**WORK ORDER:**
Copy out word for word the lines from the one containing "Ben Hogan's Five Lessons by Ben Hogan Ben" through the one containing "David Copperfield Quote", including both of those lines.

**RECORDS FOR THE TASK:**
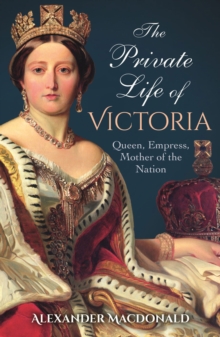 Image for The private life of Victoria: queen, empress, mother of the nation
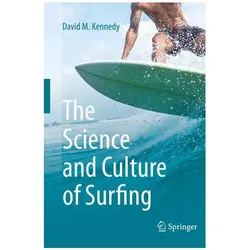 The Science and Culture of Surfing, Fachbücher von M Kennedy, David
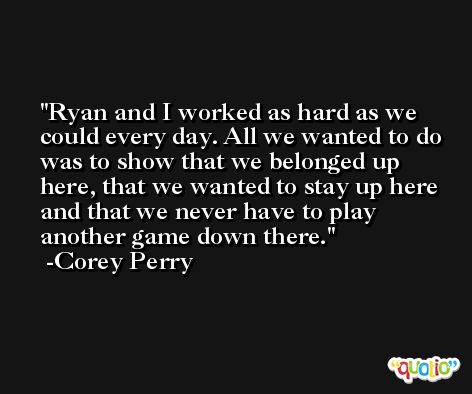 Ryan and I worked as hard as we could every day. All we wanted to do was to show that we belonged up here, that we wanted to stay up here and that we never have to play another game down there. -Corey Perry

--

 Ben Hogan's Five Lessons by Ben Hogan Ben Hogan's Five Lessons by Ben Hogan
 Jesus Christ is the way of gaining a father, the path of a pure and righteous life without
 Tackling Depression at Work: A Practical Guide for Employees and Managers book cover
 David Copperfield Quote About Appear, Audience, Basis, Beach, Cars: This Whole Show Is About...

**RESPONSE BELOW:**
 Ben Hogan's Five Lessons by Ben Hogan Ben Hogan's Five Lessons by Ben Hogan
 Jesus Christ is the way of gaining a father, the path of a pure and righteous life without
 Tackling Depression at Work: A Practical Guide for Employees and Managers book cover
 David Copperfield Quote About Appear, Audience, Basis, Beach, Cars: This Whole Show Is About...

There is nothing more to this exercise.